Furthermore, cosmetic chemists might be a bit more restricted in that they may have little say in coming up with new formulas. Their main job is to execute the formulas properly, but they may also be a significant part of their company’s research and development when launching new ingredients.

On the other hand, a skincare formulator may not necessarily have covered the theoretical part of combining ingredients. Although skincare formulators take various courses, these typically only cover the basics, such as pH values, surfactants, emulsification, etc. However, their practical experience may amount to a high level of understanding of how chemicals work, even without a college or university degree.

But despite the practical experience, a skincare formulator may not have what it takes to resolve some difficulties in the lab. For instance, if a product is cloudy or not solubilizing, having extensive theoretical knowledge may help cosmetic chemists get to the bottom of the issue. They can investigate the problem and test their theories, allowing them to prevent similar situations down the line.
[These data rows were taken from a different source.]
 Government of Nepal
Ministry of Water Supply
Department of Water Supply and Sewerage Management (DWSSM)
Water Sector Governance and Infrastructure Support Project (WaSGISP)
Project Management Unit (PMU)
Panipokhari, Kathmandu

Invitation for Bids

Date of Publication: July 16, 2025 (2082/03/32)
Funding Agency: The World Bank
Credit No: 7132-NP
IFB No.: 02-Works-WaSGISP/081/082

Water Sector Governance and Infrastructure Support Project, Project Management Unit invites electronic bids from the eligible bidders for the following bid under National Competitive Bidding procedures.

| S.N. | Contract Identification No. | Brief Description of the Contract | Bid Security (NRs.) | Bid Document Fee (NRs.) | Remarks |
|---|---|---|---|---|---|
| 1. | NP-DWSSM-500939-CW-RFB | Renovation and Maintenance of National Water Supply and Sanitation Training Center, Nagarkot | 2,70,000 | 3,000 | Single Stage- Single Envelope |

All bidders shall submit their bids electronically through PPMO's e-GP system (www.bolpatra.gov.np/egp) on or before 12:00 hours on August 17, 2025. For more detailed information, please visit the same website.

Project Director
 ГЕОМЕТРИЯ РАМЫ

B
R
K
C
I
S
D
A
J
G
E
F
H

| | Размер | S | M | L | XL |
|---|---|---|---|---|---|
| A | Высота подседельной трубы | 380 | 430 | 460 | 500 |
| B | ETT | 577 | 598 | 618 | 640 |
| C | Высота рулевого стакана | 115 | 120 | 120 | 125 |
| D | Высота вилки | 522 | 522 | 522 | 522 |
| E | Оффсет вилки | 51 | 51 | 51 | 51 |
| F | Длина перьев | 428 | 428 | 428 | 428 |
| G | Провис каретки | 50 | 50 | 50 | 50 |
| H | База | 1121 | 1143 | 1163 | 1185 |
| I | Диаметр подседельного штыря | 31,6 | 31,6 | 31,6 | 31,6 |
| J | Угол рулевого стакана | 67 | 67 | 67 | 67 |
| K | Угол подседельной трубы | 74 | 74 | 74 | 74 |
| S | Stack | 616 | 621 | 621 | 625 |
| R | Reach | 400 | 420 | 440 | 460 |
Do You Need to Be a Cosmetic Chemist to Formulate a Skincare Brand?

It might be that being a cosmetic chemist is one of the coolest jobs in the world. After all, they are behind some of the most successful and loved beauty products. However, you don’t have to be a cosmetic chemist to formulate your skincare brand. You also don’t need to obtain a degree in cosmetic science or fulfill any other formal requirements to develop your skincare formulas. It all comes down to your practical experience, inspiration, and how much time you are willing to invest in perfecting your product.

However, formulation isn’t the same as manufacturing. This is important to note because not every country will allow you to manufacture a skincare product unless it has been developed in a registered lab or by someone with a formal qualification. In the United States, it is only the state of Florida where additional qualifications are needed.

Even if you live in Florida or another country where additional qualifications are required, you can still launch your beauty brand and skincare line. If you get to the stage where you are ready to manufacture and sell, you can outsource this component to a qualified manufacturer.

Bottom Line

To sum up, you don’t need to be a cosmetic chemist to formulate skincare. The formulation is entirely unrestricted, meaning that you can start coming up with your distinct formulas if you have the proper knowledge. So, if you have an original idea and you’re ready to embark on your skincare journey, start your own formulation business without any hesitation.